Scientists Create Custom 3-dimensional Structures With 'DNA Origami'

While creation of structures from single layers of DNA has been reported previously, William Shih, PhD, senior author of the study appearing in the May 21 issue of Nature, said the multi-layer process he and his colleagues developed should enable scientists to make customized DNA objects approximating almost any three-dimensional shape. Multilayered objects are more rigid and stable, thus better able to withstand the intracellular environment, which "is chaotic and violent, like being in a hurricane," Shih said. "We think this is a big advance."

Shih is a researcher in Dana-Farber's Cancer Biology program. He is also an assistant professor in the Department of Biological Chemistry and Molecular Pharmacology at Harvard Medical School, and a Core Faculty member of the Wyss Institute for Biologically Inspired Engineering at Harvard.

Masters of the ancient Japanese art of origami make a series of folds in a single piece of paper to form stunningly intricate models of animals and other shapes. "We focus on doing this with DNA," explained Shih. While DNA is best known as the stuff of which genes are made, here the scientists use long DNA molecules strictly as a building component, not a blueprint for making proteins. Shih and his colleagues reported in the Nature paper that they were able to construct a number of DNA objects, including a genie bottle, two kinds of crosses, a square nut, and a railed bridge.

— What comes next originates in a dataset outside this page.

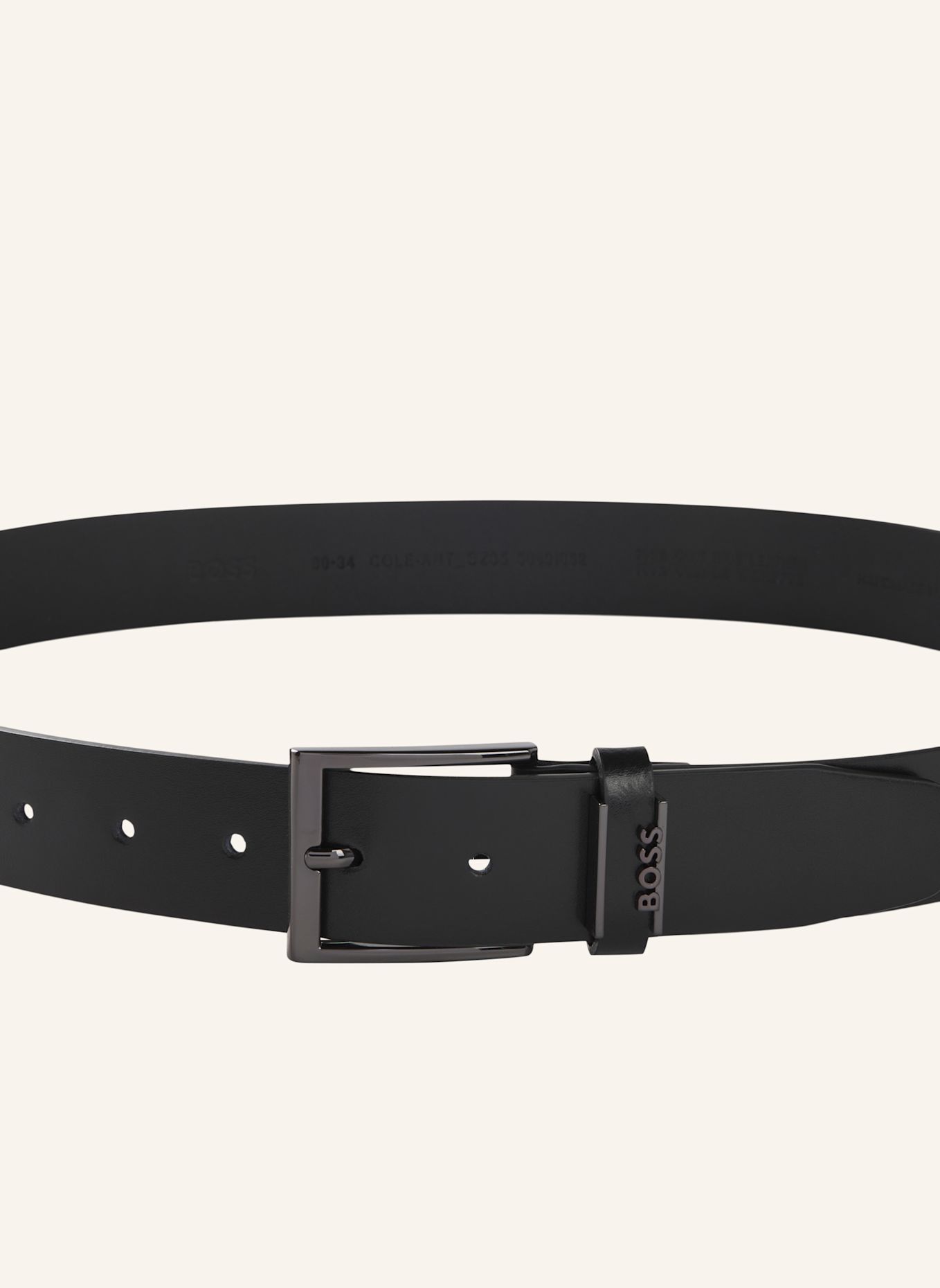 BOSS G�Rtel COLE-ANT_SZ35: SCHWARZ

DNA origami is an outgrowth of research in nanotechnology - using atoms and molecules as building blocks for new devices that can be deployed in medicine, electronics, and other fields. Scientists envision using the minuscule structures -- which are about the size of small viruses -- to mimic some of the "machines" within cells that carry out essential functions, like forming containers for molecular cargos and transporting them from one place to another.

"This is something that nature is very good at -- making many complex machines with great control. Nature optimizes cellular technology through millions of years of evolution; we don't have that much time, so we need to come up with other design approaches," Shih said.

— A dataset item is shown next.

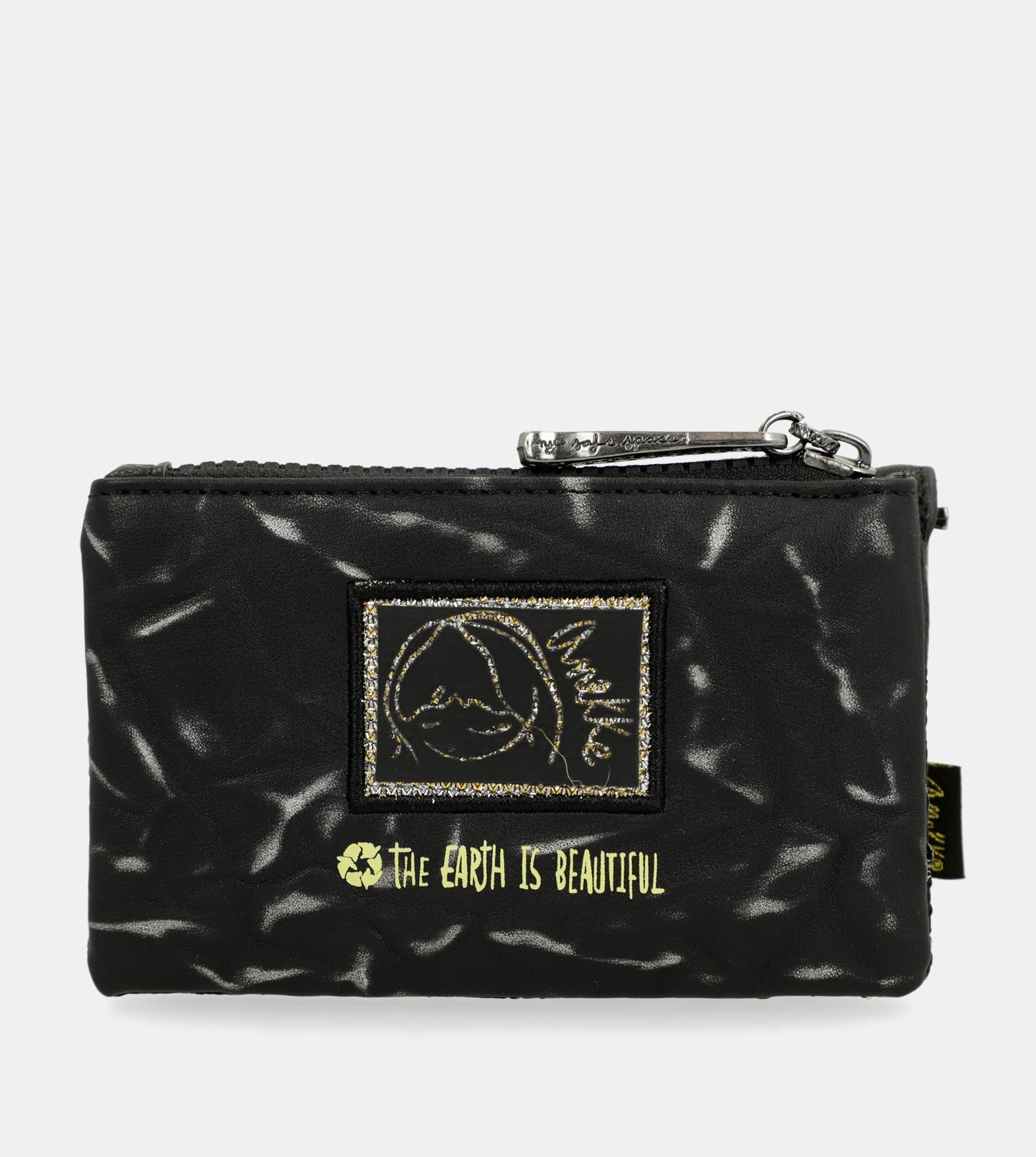 Portamonete con patta Nature Towanda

DNA origami are built as a sheet of parallel double-helices, each consisting of two intertwined strands made up of units called nucleotides. Long strands of DNA serving as a "scaffold" are folded back and forth by short strands of DNA serving as "staples" that knit together segments of the scaffold. The DNA sheet, which Shih likens to the thin bamboo mat that sushi chefs use to prepare maki rolls with filling, is then programmed to curl on itself into a series of layers that are locked in place by staples that traverse multiple layers.

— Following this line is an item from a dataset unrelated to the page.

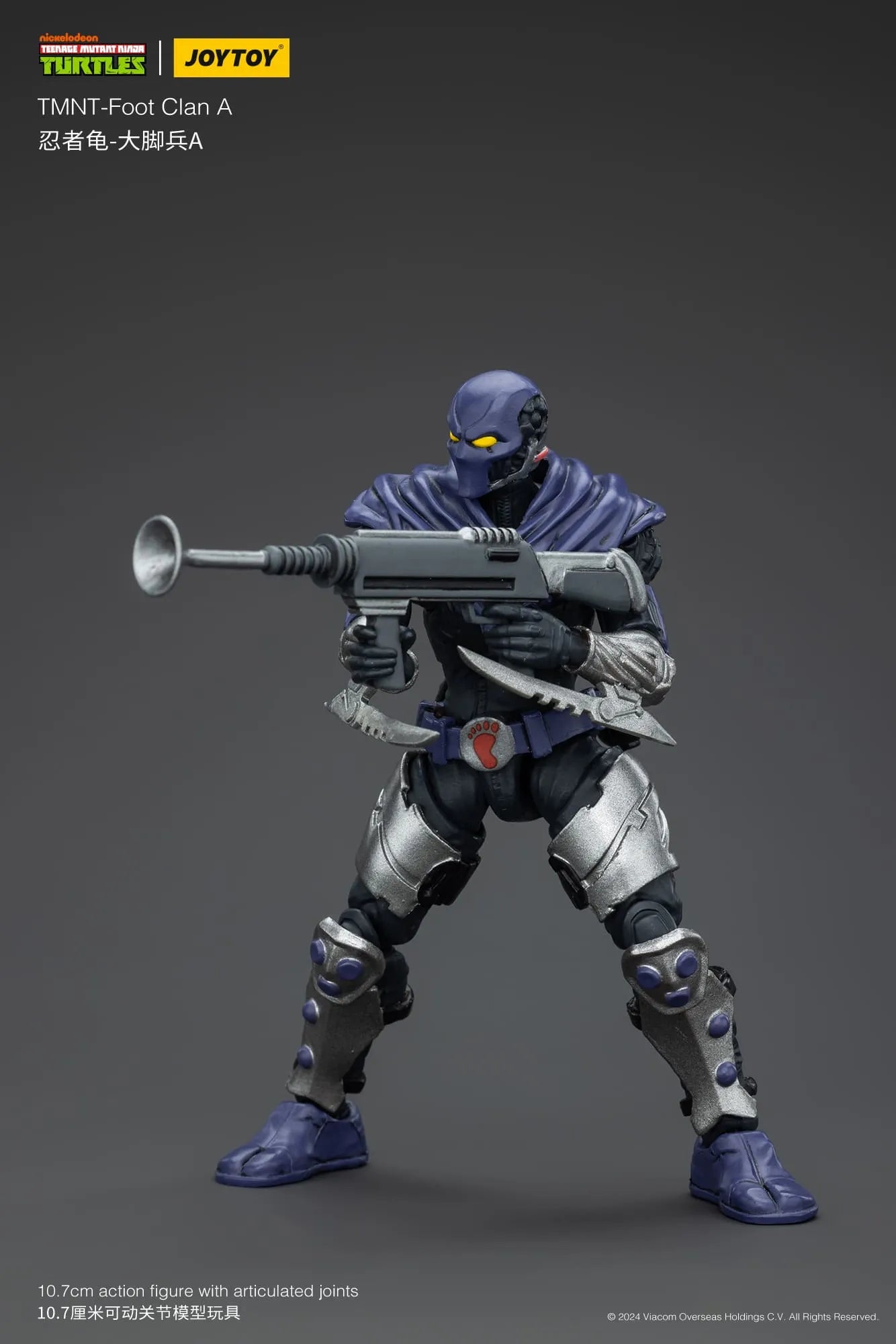 TMNT Foot Clan A Action Figure By Joytoy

With the design in hand, the scientists then order the DNA staple strands from a company, which take about three days to be synthesized and shipped. Fabricating the desired structure involves mixing the DNA scaffold and staple strands, quickly heating the mixture, and then slowly cooling the sample. This process coaxes the DNA to "self-assemble" and make billions of copies of the desired object. The process takes about a week, though the researchers intend to improve this rate. Finally, the researchers can check the finished product using an electron microscope.

The tiny machines the researchers are aiming for could, for example, act as navigation aids to guide bubble-like sacs filled with medicines. "These machines could be placed on the outside of the drug-delivery vehicles to help them cross biological barriers, or help them outwit mechanisms that are trying to remove things from the bloodstream, so they can reach their target," suggested Shih.

The technology could also be useful in diagnostics of the future. While current lab tests can measure the concentration of different substances in the body, it may be possible with DNA "to measure the concentration of something within a single cell," said Shih.

In addition to Shih and Douglas, the authors of the Nature paper include Hendrik Dietz, PhD, Tim Liedl, PhD, Björn Högberg, PhD, and Franziska Graf, of Dana-Farber and Harvard Medical School.

The research was supported by grants from the National Institutes of Health, the Claudia Adams Barr Program, the Wyss Institute for Biologically Inspired Engineering at Harvard, and several fellowships.